A może po prostu dajmy też sobie szansę na robienie interesów. Przecież wraz z nimi powinien następować transfer kultury i cywilizacji. Jak dowodzi historia, transfer „cywilizacji” na bagnetach zazwyczaj bywa nieskuteczny, może uda się sprzedając nowoczesne technologie? Zatem rozejm, a po nim rozmowy, kultura, wiedza.

Taka jest Wasza propozycja. Trzeba tylko dać Rosjanom szansę. Dotknęło ich tyle nieszczęść, zewnętrznych i wewnętrznych. Są niemal jak ginący gatunek. Niech cieszą się i mają namacalny rezultat sukcesu wojennego, niech trochę będą więksi terytorialnie, niech kontrolują Morze Czarne. Tylko co z Ukraińcami? Gdzie mają żyć i mieszkać, na szczęście Rosjanie nie zdążyli ich wszystkich wymordować.

Ale Wasze propozycje zdają się być ciekawe. O rozejmie mówicie Wy, o rozejmie mówi rzecznik Kremla - Pieskow. Wy o oddaniu ziemi, Pieskow o kapitulacji. Myślę sobie, że kieruje Wami bardzo humanitarna postawa i skłonni jesteście w tym okrutnym świecie zrobić wiele, aby nastał pokój. Tak bardzo nam wszystkim potrzebny. Tak bardzo potrzebny Ukrainie.

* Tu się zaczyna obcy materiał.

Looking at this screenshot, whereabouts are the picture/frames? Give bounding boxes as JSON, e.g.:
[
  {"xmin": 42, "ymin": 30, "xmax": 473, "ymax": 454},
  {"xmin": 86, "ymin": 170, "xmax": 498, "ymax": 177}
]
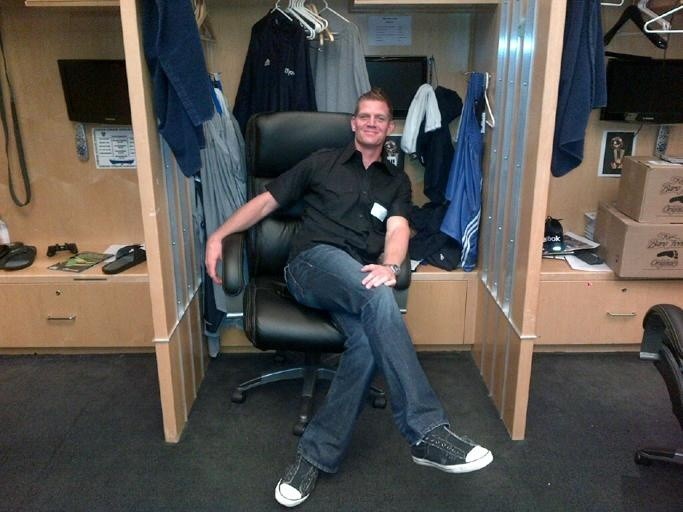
[{"xmin": 598, "ymin": 130, "xmax": 638, "ymax": 177}]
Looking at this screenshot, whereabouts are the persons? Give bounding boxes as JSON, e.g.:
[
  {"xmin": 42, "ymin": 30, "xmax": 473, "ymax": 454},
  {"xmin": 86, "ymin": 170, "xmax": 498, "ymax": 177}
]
[
  {"xmin": 606, "ymin": 136, "xmax": 626, "ymax": 171},
  {"xmin": 205, "ymin": 87, "xmax": 494, "ymax": 508}
]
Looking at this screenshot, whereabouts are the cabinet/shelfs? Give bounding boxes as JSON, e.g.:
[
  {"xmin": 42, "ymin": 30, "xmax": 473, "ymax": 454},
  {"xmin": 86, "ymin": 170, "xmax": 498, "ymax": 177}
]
[
  {"xmin": 534, "ymin": 250, "xmax": 681, "ymax": 355},
  {"xmin": 0, "ymin": 252, "xmax": 158, "ymax": 356},
  {"xmin": 208, "ymin": 261, "xmax": 477, "ymax": 355}
]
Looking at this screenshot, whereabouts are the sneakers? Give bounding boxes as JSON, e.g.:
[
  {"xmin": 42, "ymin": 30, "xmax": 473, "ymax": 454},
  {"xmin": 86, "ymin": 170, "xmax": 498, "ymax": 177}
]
[
  {"xmin": 274, "ymin": 455, "xmax": 319, "ymax": 507},
  {"xmin": 412, "ymin": 427, "xmax": 494, "ymax": 474}
]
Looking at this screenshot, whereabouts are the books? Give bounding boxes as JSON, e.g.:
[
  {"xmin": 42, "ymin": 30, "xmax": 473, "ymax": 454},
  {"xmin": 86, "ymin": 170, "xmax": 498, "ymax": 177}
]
[{"xmin": 47, "ymin": 251, "xmax": 114, "ymax": 274}]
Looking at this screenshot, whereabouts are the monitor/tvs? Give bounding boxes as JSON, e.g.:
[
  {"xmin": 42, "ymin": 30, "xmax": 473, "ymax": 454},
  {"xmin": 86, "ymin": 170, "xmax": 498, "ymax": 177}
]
[
  {"xmin": 601, "ymin": 56, "xmax": 683, "ymax": 126},
  {"xmin": 57, "ymin": 58, "xmax": 132, "ymax": 126},
  {"xmin": 363, "ymin": 55, "xmax": 429, "ymax": 120}
]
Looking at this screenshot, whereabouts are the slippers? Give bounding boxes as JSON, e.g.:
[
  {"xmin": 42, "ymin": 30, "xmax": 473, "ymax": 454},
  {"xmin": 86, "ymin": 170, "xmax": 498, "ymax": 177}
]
[
  {"xmin": 2, "ymin": 246, "xmax": 36, "ymax": 269},
  {"xmin": 102, "ymin": 245, "xmax": 147, "ymax": 274},
  {"xmin": 0, "ymin": 241, "xmax": 24, "ymax": 258}
]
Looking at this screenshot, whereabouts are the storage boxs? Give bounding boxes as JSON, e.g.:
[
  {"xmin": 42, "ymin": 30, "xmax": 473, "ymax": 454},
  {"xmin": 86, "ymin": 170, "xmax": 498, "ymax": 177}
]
[
  {"xmin": 592, "ymin": 199, "xmax": 681, "ymax": 279},
  {"xmin": 615, "ymin": 154, "xmax": 683, "ymax": 224}
]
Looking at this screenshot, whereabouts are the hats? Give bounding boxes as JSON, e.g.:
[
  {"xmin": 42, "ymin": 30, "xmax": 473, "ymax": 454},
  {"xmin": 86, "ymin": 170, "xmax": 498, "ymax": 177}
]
[{"xmin": 544, "ymin": 218, "xmax": 565, "ymax": 252}]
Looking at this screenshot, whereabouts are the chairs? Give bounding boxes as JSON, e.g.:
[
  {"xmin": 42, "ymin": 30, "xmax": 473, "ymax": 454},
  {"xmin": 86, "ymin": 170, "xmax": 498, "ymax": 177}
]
[
  {"xmin": 634, "ymin": 303, "xmax": 683, "ymax": 465},
  {"xmin": 230, "ymin": 111, "xmax": 389, "ymax": 435}
]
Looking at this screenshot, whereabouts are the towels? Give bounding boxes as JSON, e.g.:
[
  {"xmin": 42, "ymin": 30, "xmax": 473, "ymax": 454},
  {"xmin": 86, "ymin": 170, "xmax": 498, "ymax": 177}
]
[
  {"xmin": 400, "ymin": 85, "xmax": 442, "ymax": 154},
  {"xmin": 550, "ymin": 0, "xmax": 608, "ymax": 178}
]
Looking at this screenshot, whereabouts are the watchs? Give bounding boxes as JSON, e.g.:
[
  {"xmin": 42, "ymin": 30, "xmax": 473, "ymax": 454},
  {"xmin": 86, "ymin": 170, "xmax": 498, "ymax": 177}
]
[{"xmin": 382, "ymin": 261, "xmax": 400, "ymax": 278}]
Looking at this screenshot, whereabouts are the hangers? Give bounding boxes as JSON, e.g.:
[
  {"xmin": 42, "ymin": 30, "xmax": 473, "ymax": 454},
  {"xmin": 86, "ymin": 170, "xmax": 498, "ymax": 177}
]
[
  {"xmin": 271, "ymin": 0, "xmax": 350, "ymax": 54},
  {"xmin": 605, "ymin": 0, "xmax": 668, "ymax": 51},
  {"xmin": 643, "ymin": 5, "xmax": 683, "ymax": 34},
  {"xmin": 479, "ymin": 70, "xmax": 495, "ymax": 129},
  {"xmin": 615, "ymin": 0, "xmax": 669, "ymax": 38},
  {"xmin": 600, "ymin": 0, "xmax": 624, "ymax": 8},
  {"xmin": 635, "ymin": 0, "xmax": 673, "ymax": 36},
  {"xmin": 190, "ymin": 0, "xmax": 217, "ymax": 44}
]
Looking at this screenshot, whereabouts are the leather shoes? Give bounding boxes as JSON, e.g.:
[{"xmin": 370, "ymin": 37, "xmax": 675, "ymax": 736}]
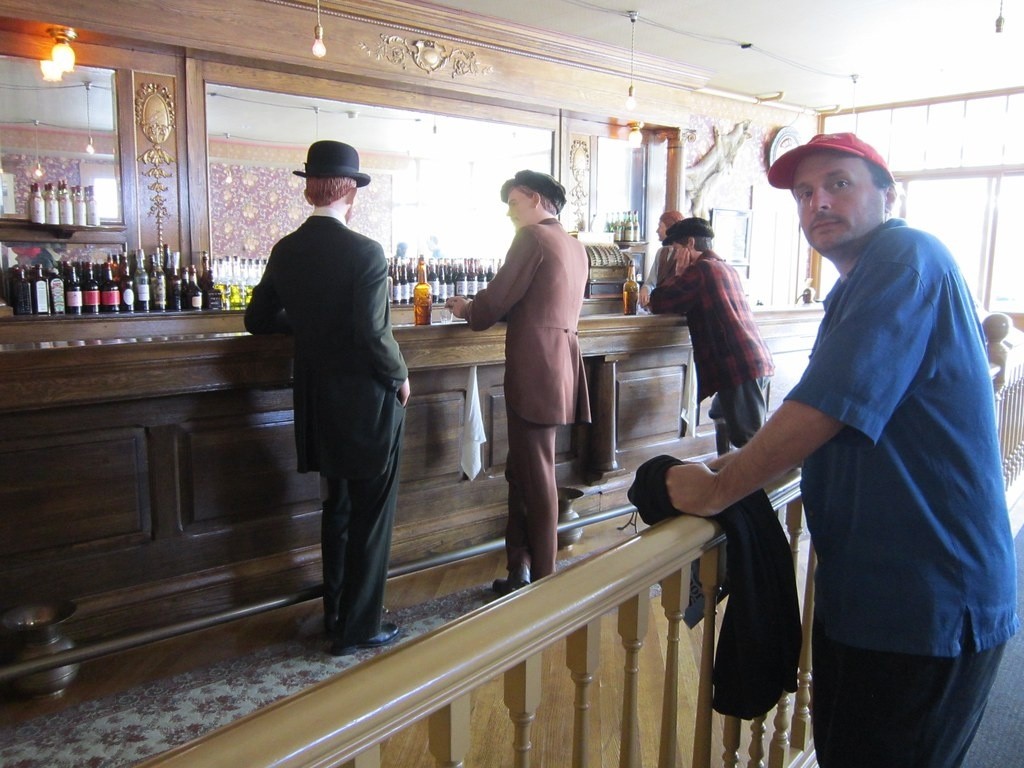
[
  {"xmin": 330, "ymin": 623, "xmax": 399, "ymax": 656},
  {"xmin": 324, "ymin": 612, "xmax": 339, "ymax": 639}
]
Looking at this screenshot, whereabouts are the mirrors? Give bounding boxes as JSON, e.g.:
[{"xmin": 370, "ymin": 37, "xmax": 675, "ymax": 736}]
[
  {"xmin": 199, "ymin": 81, "xmax": 553, "ymax": 301},
  {"xmin": 0, "ymin": 54, "xmax": 124, "ymax": 230},
  {"xmin": 596, "ymin": 134, "xmax": 647, "ymax": 242}
]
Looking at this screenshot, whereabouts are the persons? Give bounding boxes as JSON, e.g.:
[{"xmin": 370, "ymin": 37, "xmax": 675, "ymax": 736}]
[
  {"xmin": 445, "ymin": 169, "xmax": 592, "ymax": 594},
  {"xmin": 648, "ymin": 218, "xmax": 775, "ymax": 448},
  {"xmin": 638, "ymin": 210, "xmax": 684, "ymax": 310},
  {"xmin": 245, "ymin": 140, "xmax": 409, "ymax": 656},
  {"xmin": 664, "ymin": 131, "xmax": 1019, "ymax": 768}
]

Mam propozycję, wzruszyła mnie Wasza skłonność do kompromisów, do poszukiwania pokoju, poszukiwania go za wartości, którymi nie dysponujecie. Wasza skłonność do dzielenia się Państwem skłania mnie do zaproponowania, aby w ramach tego sugerowanego rozejmu, pokoju, Niemcy oddałyby Ukrainie część swojego terytorium, niech będzie Meklemburgia – Pomorze Przednie. Tak wiem, to znacznie mniejsza powierzchnia niż zajęte przez barbarzyńskiego agresora ukraińskie ziemie, ale trudno. Niech Ukraińcy, których Rosjanie mordują i gwałcą, których okradają z majątku i próbują okraść z terytorium ich Państwa mają gdzie się przeprowadzić, niech częścią Ukrainy stanie się właśnie Meklemburgia. Chyba w imię pokoju, wy intelektualiści niemieccy możecie to zrobić? W imię humanitarnych wartości oddacie swoje Państwo?

Już sam nie wiem, czy my wszyscy żartujemy, czy tylko straciliśmy poczucie rzeczywistości.